LaMelo Ball : « Après la Lituanie, je me foutais de savoir où j’avais été repêché »

SALT LAKE CITY, UTAH – 22 FÉVRIER: LaMelo Ball # 2 des Charlotte Hornets célèbre un jeu lors d’un match contre les Utah Jazz au Vivint Smart Home Arena le 22 février 2021 à Salt Lake City, Utah. (Photo par Alex Goodlett/Getty Images)

LaMelo Ball a eu un chemin inhabituel vers la NBA. Le meneur de jeu de 20 ans est devenu un All-Star pour la première fois de sa carrière cette saison, mais il y a quelques années à peine, il était loin d’être là où il est maintenant.

En 2018, alors qu’il avait 16 ans, Melo et son frère aîné LiAngelo ont signé pour une petite équipe à Prienai, en Lituanie. Cette décision a été un choc aux États-Unis et en Europe.

La famille Ball a quitté la Lituanie tôt, avant même la fin de la saison. Pendant ce temps, LaMelo a joué 8 matchs en LKL (Ligue lituanienne de basketball) et quelques matchs hors-concours. Il a récolté en moyenne 6,5 points, 1,1 rebonds et 2,4 passes décisives en 12,8 minutes par match.

Ce chapitre ressemblait plus à une émission de téléréalité, ce qui était en partie le cas, beaucoup doutant que le meneur adolescent puisse atteindre le niveau de la NBA.

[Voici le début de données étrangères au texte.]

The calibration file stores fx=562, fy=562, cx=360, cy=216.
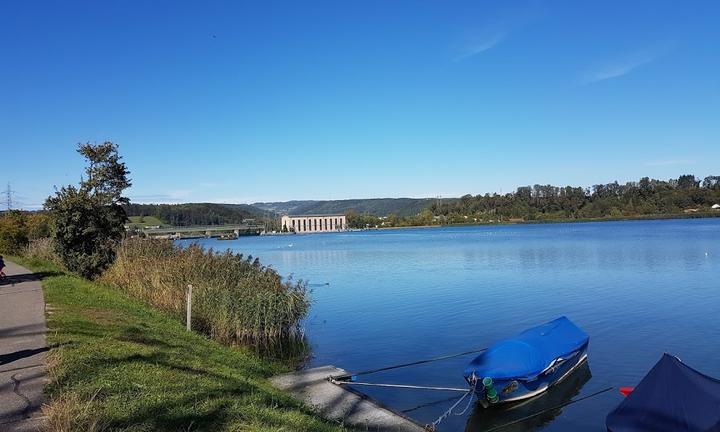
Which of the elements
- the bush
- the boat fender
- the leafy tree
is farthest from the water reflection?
the leafy tree

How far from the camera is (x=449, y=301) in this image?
2942 cm

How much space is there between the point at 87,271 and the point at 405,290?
58.1 ft

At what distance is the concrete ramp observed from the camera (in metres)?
10.3

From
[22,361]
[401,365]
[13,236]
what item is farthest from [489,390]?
[13,236]

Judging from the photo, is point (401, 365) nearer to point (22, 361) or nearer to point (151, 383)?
point (151, 383)

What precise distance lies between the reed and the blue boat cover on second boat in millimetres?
7442

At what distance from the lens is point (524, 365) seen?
14.0m

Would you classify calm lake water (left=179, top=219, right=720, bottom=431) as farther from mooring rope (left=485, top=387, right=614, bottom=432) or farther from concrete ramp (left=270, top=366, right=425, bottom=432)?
concrete ramp (left=270, top=366, right=425, bottom=432)

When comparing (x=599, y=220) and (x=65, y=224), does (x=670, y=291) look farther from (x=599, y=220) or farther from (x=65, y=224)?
(x=599, y=220)

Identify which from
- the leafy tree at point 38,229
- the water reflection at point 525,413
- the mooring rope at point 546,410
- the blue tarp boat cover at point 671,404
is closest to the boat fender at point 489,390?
the water reflection at point 525,413

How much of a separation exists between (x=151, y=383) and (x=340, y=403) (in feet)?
13.6

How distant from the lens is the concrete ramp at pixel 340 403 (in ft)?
33.7

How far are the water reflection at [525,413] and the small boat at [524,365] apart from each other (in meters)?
0.19

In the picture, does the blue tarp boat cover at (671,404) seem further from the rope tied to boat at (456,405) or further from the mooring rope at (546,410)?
the rope tied to boat at (456,405)
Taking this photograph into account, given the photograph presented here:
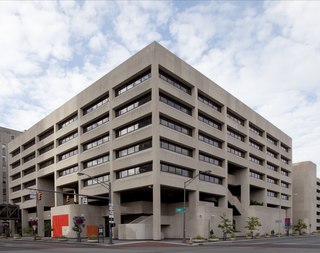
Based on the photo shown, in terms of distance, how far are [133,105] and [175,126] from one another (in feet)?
23.5

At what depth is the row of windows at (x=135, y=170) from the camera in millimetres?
54562

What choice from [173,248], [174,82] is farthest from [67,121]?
[173,248]

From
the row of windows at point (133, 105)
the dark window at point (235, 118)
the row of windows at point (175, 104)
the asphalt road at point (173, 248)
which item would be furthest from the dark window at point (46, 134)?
the asphalt road at point (173, 248)

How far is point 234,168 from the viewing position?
78312 millimetres

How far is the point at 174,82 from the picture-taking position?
5862cm

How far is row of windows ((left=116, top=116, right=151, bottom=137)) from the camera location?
5575cm

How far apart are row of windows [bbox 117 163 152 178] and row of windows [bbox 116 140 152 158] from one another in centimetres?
244

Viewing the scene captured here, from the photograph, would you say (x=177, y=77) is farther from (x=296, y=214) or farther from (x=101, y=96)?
(x=296, y=214)

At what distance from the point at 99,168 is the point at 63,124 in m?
19.6

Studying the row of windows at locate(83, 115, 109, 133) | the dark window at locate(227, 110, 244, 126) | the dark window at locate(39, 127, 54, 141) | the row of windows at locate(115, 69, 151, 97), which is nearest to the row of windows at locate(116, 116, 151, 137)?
the row of windows at locate(83, 115, 109, 133)

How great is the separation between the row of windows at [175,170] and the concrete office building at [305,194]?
6489 cm

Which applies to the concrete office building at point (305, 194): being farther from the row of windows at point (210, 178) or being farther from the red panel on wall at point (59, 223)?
the red panel on wall at point (59, 223)

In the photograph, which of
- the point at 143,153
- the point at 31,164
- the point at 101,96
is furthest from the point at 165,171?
the point at 31,164

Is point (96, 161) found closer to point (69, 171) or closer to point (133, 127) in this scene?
point (69, 171)
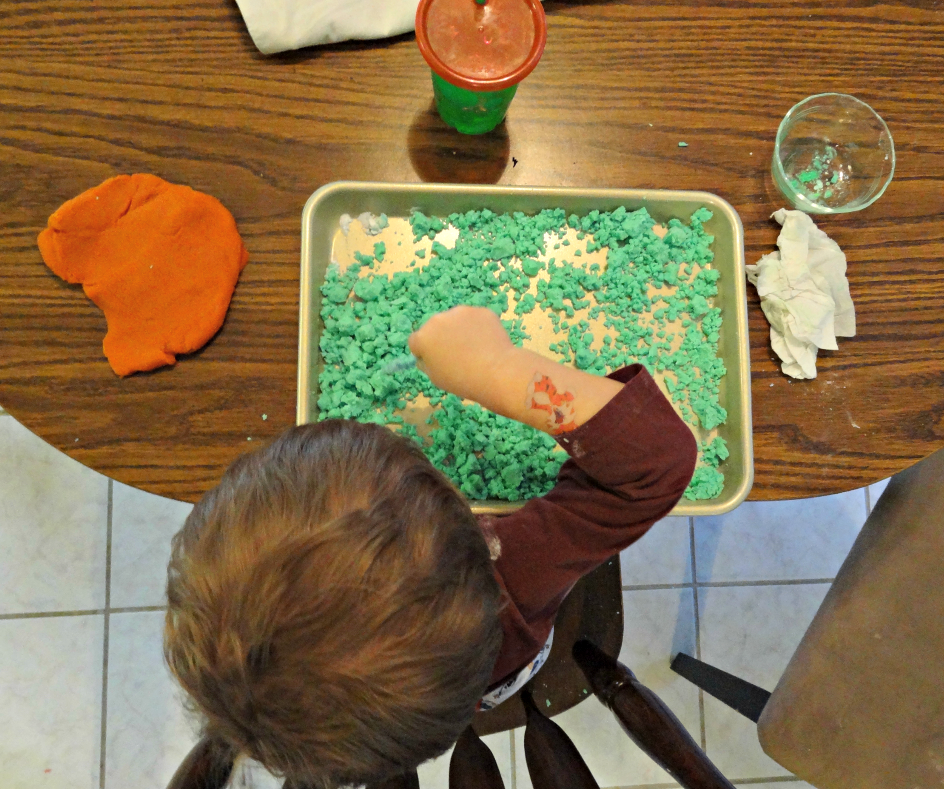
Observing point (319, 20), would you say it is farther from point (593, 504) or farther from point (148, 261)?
point (593, 504)

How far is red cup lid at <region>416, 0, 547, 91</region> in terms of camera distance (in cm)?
54

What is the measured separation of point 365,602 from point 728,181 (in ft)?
1.80

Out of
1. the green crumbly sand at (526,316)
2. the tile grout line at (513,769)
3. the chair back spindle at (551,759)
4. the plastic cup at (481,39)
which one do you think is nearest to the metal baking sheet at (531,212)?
the green crumbly sand at (526,316)

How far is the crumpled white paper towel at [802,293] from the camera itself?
2.05 ft

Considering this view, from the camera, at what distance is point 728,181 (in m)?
0.66

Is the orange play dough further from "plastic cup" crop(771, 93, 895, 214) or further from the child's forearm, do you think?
"plastic cup" crop(771, 93, 895, 214)

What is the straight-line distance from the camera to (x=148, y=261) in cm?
62

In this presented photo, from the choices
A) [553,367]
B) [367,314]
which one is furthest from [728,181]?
[367,314]

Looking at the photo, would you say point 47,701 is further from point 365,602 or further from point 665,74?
point 665,74

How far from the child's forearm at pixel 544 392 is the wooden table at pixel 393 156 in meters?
0.20

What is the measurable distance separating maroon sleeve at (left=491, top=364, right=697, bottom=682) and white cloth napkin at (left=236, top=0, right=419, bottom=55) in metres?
0.41

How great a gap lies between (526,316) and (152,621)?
82 centimetres

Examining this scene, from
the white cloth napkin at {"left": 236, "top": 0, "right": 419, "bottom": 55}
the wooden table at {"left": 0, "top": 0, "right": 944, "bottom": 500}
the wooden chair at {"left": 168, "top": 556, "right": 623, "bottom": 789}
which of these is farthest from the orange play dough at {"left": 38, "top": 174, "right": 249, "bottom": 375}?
the wooden chair at {"left": 168, "top": 556, "right": 623, "bottom": 789}

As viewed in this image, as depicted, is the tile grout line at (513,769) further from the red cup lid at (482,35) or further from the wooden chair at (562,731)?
the red cup lid at (482,35)
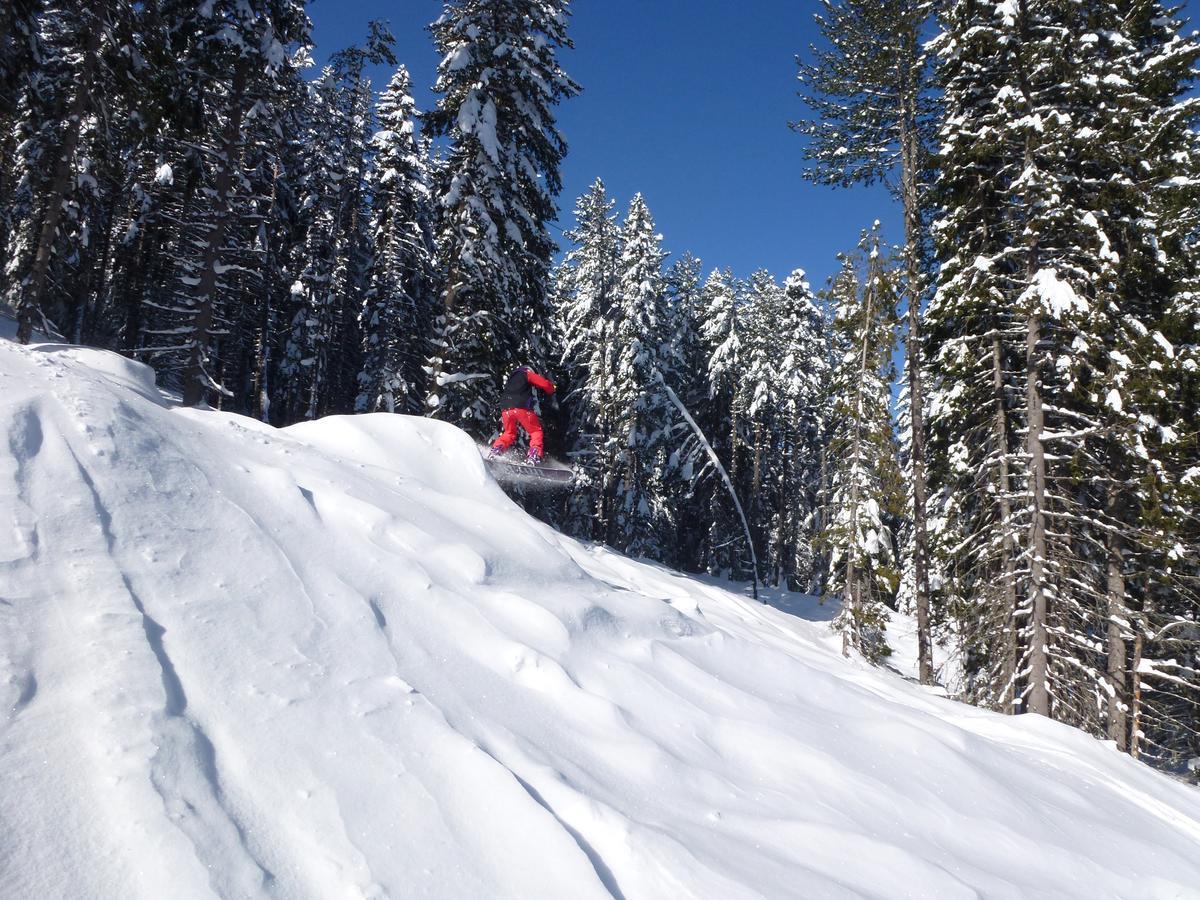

La Junior Basketball Association était la prochaine étape pour Melo avant de signer un autre contrat professionnel avec les Illawarra Hawks en Australie en 2019. La saison de Ball Down Under a été le tournant au cours duquel il est devenu l’un des meilleurs talents du prochain repêchage de la NBA.

Mais ce sont les quelques mois passés en Lituanie qui ont laissé la plus grande empreinte dans la psyché de LaMelo. Les difficultés perçues auxquelles il a été confronté ont corrigé son attitude à l’avenir, dit-il.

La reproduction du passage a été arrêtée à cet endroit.